Light-powered gyroscope will be world's smallest

A pair of light waves may hold the key to creating the world's smallest gyroscope that is just a fraction of the width of a human hair, according to scientists, including one of Indian-origin.
Gyroscopes are indispensable components in a number of technologies, including inertial guidance systems, which monitor an object's motion and orientation.
Space probes, satellites, and rockets continuously rely on these systems for accurate flight control.
If the size of an optical gyroscope is reduced to just a fraction of a millimetre, as is presented in the new study, it could then be integrated into optical circuit boards, according to Li Ge, a physicist at the Graduate Center and Staten Island College, City University of New York.

This could drastically reduce the equipment cost in space missions, opening the possibility for a new generation of micro-payloads.
In optical gyroscopes, dual light waves race around an optical cavity or fibre, constantly passing each other as they travel in opposite directions.

Traditionally, engineers have used two approaches to make optical gyroscopes, both based on the Sagnac effect which creates a measurable interference pattern when light waves split and then recombine upon leaving a spinning system.
The first one uses an optical cavity - an engineered structure on a crystal - to confine light and the second one uses an optical fibre to guide light.
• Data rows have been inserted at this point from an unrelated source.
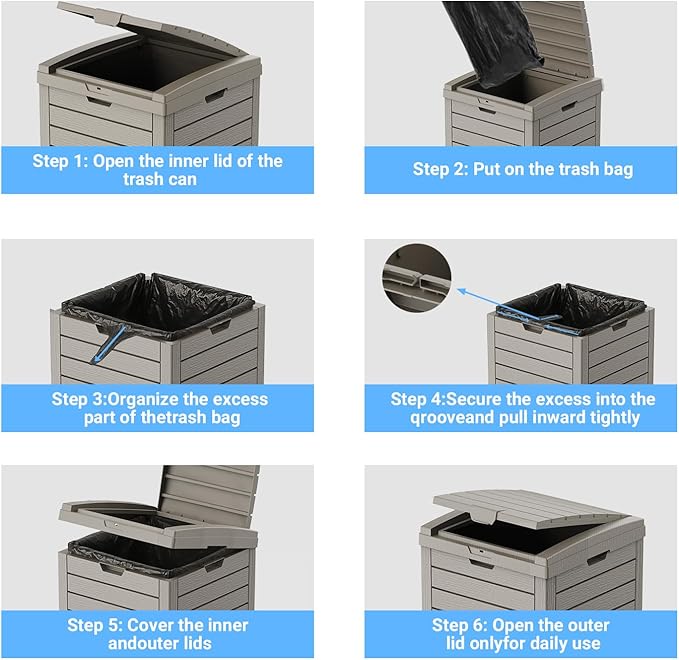 Step 1: Open the inner lid of the trash can

Step 2: Put on the trash bag

Step 3:Organize the excess part of thetrash bag

Step 4:Secure the excess into the qrooveand pull inward tightly

Step 5: Cover the inner andouter lids

Step 6: Open the outer lid onlyfor daily use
The second approach has, to date, been most practical because its sensitivity can be easily enhanced by using longer sections of optical fibre (some up to five kilometres long).
These lengths of fibre would then be wrapped around an object about five centimetres in diameter, achieving a more manageable size.
Though this system is sensitive to rotation, there are practical limits to how long the fibre can be and how small it can be wrapped before the fibre itself is damaged.
To go truly small, optical cavities seem to be the preferable option, where the Sagnac effect manifests as a subtle colour change.

The problem, however, has been that the sensitivity of this type of optical gyroscopes degrades as the cavity gets smaller.
The researchers were able to overcome this hurdle by using a very different principle based on far-field emission. Rather than directly measuring the colour change of the light waves, the researchers determined that they could measure the pattern the light produced as it exited the cavity.
"That was our key innovation - finding a new signal with a much improved sensitivity to rotation," said Ge, who conducted the study with physicist Hui Cao and her student Raktim Sarma, both at Yale University in New Haven.

"Optical gyroscopes optimised to produce and detect this new signal, we found, could be about 10 microns across - smaller than the cross section of a human hair," said Ge.